■ What is expected: Reproduce the data below with every instance of "white paint cup" replaced by "white coffee mug", keeping everything else unchanged. Leave the pictures out of your answer.

■ Records to process:

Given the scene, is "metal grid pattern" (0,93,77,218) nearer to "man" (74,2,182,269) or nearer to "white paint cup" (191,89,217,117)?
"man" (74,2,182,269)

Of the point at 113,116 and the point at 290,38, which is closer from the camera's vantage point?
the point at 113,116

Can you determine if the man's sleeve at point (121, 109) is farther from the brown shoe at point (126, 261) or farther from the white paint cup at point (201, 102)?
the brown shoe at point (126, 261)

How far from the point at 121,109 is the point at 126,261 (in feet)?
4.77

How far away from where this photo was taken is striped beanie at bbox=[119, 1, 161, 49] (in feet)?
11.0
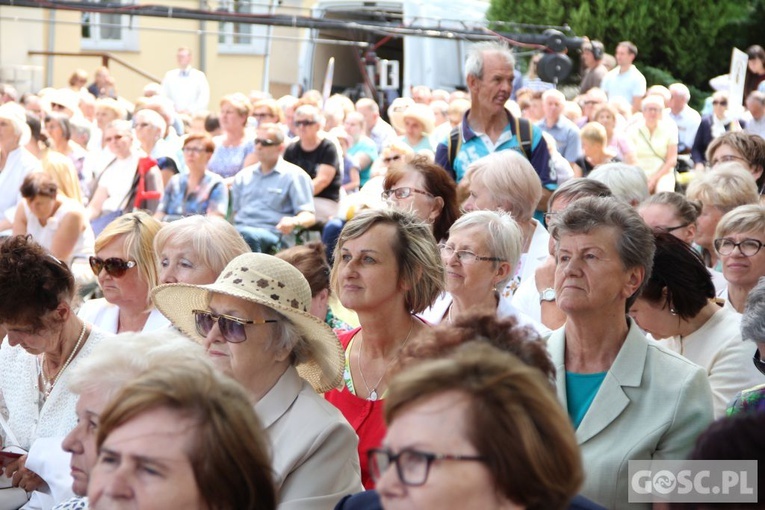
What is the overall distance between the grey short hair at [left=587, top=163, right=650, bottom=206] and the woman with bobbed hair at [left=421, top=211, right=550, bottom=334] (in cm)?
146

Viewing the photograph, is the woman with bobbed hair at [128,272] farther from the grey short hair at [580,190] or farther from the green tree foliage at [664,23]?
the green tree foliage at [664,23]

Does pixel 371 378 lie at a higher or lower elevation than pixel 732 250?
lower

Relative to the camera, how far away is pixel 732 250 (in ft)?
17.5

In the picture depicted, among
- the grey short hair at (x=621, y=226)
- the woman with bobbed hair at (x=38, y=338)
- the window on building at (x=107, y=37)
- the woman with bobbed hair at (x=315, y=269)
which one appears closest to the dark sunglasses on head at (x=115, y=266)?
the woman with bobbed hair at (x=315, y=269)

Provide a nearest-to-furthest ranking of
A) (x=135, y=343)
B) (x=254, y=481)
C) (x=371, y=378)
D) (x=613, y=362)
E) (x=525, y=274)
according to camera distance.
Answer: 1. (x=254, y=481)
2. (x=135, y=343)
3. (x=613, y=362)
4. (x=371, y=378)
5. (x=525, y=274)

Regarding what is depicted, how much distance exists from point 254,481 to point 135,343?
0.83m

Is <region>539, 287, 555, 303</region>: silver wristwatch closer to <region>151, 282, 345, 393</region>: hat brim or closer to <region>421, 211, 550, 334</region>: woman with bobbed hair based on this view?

■ Answer in full:
Given the scene, is "metal grid pattern" (0,93,77,218) nearer to "man" (74,2,182,269) or nearer to "white coffee mug" (191,89,217,117)?
"man" (74,2,182,269)

Of the point at 113,116 and the point at 290,38, which is closer from the camera's vantage point?
the point at 113,116

Can you determine if the man's sleeve at point (121, 109) is farther from the brown shoe at point (126, 261) or farther from the white coffee mug at point (201, 102)?
the brown shoe at point (126, 261)

How far from the point at 121,109 is the point at 126,261 (in feet)?
4.77

How far away from where this photo was taken is striped beanie at bbox=[119, 1, 161, 49] (in feet)?
11.0
What is the overall distance between the grey short hair at [left=587, top=163, right=650, bottom=206] and the woman with bobbed hair at [left=421, top=211, right=550, bottom=334] (in cm)?
146

Viewing the photograph, is the woman with bobbed hair at [128,272] farther from the grey short hair at [580,190] or farther from the green tree foliage at [664,23]?
the green tree foliage at [664,23]

Does pixel 371 378 lie at a higher or lower elevation than pixel 732 250?
lower

Relative to the camera, how far away is pixel 732 250 (in ft)?
17.5

In the picture depicted, among
- the grey short hair at (x=621, y=226)
- the woman with bobbed hair at (x=38, y=338)
- the window on building at (x=107, y=37)
- the woman with bobbed hair at (x=315, y=269)
which one appears closest to the dark sunglasses on head at (x=115, y=266)?
the woman with bobbed hair at (x=315, y=269)

Provide a nearest-to-furthest ranking of
A) (x=135, y=343)
B) (x=254, y=481)
C) (x=371, y=378)
D) (x=613, y=362)
E) (x=525, y=274)
according to camera distance.
Answer: 1. (x=254, y=481)
2. (x=135, y=343)
3. (x=613, y=362)
4. (x=371, y=378)
5. (x=525, y=274)

Regarding what is depicted, how much distance exists from point 254,481 to point 135,343?
0.83m

Is <region>539, 287, 555, 303</region>: silver wristwatch closer to <region>151, 282, 345, 393</region>: hat brim or closer to <region>421, 211, 550, 334</region>: woman with bobbed hair based on this view?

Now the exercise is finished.